Listed records>
+ + +
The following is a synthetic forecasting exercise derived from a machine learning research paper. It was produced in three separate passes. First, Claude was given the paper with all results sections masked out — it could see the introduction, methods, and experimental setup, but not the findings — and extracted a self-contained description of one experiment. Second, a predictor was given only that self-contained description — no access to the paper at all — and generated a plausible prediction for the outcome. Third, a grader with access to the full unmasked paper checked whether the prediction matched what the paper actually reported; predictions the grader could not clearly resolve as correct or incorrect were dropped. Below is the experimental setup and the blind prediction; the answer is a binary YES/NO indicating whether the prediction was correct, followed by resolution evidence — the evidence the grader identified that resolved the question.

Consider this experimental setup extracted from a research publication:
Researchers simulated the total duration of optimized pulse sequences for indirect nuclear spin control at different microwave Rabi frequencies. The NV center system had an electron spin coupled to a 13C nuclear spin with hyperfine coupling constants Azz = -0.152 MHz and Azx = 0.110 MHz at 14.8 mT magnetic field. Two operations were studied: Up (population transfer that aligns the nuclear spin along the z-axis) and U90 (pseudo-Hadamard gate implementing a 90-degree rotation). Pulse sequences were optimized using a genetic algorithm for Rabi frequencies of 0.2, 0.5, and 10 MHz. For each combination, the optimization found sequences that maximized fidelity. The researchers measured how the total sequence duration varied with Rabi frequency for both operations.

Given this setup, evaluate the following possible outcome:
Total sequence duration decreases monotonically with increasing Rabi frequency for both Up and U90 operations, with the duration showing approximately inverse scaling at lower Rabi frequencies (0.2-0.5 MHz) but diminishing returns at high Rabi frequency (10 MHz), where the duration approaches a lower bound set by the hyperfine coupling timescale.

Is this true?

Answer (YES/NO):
+ + +
Task description> What is the number of lines in this listing that contain the word "both"? Answer with that number and nothing else.

Solution> 2